# Internet & Phones in Spain



## xicoalc (Apr 20, 2010)

Hello,

Having got an hour to kill I thought I would write some information that may be of use to people. Something I have been asked many times in my line of work is about telephones, internet, and the availability of services in Spain (particularly in rural areas). I have in the last 2 or 3 years tested and tried so many options and after writing a recent blog article on the subject for someone I thought I would post the information here for those considering moving, or not sure about their internet and telephone options in Spain.... Hope it helps someone someday!

*Landlines and internet at home:
*Telefonica (Movistar) is the Spanish equivalent to BT. Until fairly recently they had the monopoly and if you wanted a landline you had to use them. Just like the UK this had now changed and you can contract a number of other companies to supply you with a landline, calls and internet and it is worth shopping around for deals s prices do vary (although ultimately I think it's fair to say that if quality of service, and reliability are your key factors then Telefonica is stillest to consider although they are more expensive as they have the option to have a guaranteed repair in 24 hours if theres ever a fault). There are even English companies now offering landline services and if your Spanish isn't great then they are a worth while option and also many offer bundle minutes to call the UK.

The traditional telephone network has been in place for many years and although its old, it functions pretty well. Some companies (ONO for example) are installing fast vibe optic networks across Spain but thesis currently limited to cities and newer developed areas.

Alta (connection) to fixed line services tends to be very easy and cheap. There is nothing to do apart form bring a bit of copper cable to your house if it hasn't got any, or in most cases press a button to connect you.

If you are lucky and get a good internet connection then you could also look at VoIP (Voice over IP). Services such as Skype allow you to use the bandwidth of your internet connection to make low cost telephone calls. They route the bulk of the call through the internet and convert the voice to computer data. As you only pay then for a tiny section of the call to go through the main telephone network the savings can be huge, especially if you are calling the UK or other countries.

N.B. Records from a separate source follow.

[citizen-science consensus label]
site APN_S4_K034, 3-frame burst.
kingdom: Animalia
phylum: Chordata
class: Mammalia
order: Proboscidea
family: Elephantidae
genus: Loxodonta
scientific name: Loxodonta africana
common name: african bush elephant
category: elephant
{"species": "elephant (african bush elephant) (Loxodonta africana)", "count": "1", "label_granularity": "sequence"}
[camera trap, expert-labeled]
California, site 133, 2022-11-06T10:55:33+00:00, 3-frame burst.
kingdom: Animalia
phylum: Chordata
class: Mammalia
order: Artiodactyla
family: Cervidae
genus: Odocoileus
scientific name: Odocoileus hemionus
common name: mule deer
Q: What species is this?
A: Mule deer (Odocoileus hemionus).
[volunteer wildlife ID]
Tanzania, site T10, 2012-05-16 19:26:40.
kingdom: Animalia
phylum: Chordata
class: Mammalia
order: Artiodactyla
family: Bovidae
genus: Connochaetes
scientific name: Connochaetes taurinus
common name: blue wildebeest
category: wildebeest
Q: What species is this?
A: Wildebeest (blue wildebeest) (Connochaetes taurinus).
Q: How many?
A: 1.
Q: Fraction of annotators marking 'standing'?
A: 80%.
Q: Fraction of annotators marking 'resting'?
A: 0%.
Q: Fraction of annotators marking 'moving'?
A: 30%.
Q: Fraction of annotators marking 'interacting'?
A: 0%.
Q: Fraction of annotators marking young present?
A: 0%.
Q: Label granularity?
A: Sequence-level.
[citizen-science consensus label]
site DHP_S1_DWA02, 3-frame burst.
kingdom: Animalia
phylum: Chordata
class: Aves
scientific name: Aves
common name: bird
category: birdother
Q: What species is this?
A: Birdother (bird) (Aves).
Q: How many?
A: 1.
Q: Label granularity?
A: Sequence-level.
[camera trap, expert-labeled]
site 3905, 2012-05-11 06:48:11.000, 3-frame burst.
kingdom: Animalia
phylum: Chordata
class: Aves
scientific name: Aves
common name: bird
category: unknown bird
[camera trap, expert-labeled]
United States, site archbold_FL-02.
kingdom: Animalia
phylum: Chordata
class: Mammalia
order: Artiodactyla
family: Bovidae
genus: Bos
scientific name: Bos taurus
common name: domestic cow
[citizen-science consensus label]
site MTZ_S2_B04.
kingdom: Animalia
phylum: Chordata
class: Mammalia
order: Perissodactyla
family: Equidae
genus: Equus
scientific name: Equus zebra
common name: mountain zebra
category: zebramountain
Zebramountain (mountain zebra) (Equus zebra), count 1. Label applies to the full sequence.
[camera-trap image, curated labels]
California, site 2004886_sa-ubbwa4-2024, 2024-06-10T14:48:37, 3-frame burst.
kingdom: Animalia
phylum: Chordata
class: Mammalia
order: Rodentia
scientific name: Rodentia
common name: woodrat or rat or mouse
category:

I personally am not a huge fan of Skype... although their service is ideal for most home users, as a home worker I need reliability and I opt for 2 other companies who use slightly higher grade routes for their calls and therefore I get a very good service almost 24 hours. The companies I use are Voipfone and Voiptalk (others available). Voiptalk does packages for a few pounds a month with unlimited landline calls to the UK, Europe or even world! With Skype most people use their computer and a had set to make calls, but with the other services I have an IP phone (looks like a normal phone but connects to my internet router) and then I can make and receive calls even if the computer is turned off. Furthermore call quality if not lost if my computer is busy doing other things. I have both Spanish and UK incoming numbers form these providers and therefore its cheap for everyone to contact me.

An alternative to an IP phone is an IP adapter which you can buy online and this allows you to use any old phone.. simply plug it into the adapter and then pug the adapter into your router. Like many houses, mine is prewired for telecoms. What I did was connect a cable form my IP adapter into one of the telephone sockets... this cleverly connects my whole house to the network allows me to plug in a normal phone into any socket in the house and use it like a normal landline.

it's worth pointing out that by the very nature of VoIP call quality can sometimes be hit and miss. If you are watching a video on youtube or doing heavy web browsing or downloading, this takes up your bandwidth and can affect call quality. Likewise, if your internet connection is not A1, at busy times when the network in general is in high demand it can affect your call quality. This is why its always good to use a better grade of VoIP provider as they often use better routes for the calls which can compensate for other variations in the internet.

Remember with the internet for phone calls, if you have a power outage or the internet is off the phone won't work. This is why most VoIP providers do not allow emergency calls.. always have a backup of either a landline or mobile incase of emergencies!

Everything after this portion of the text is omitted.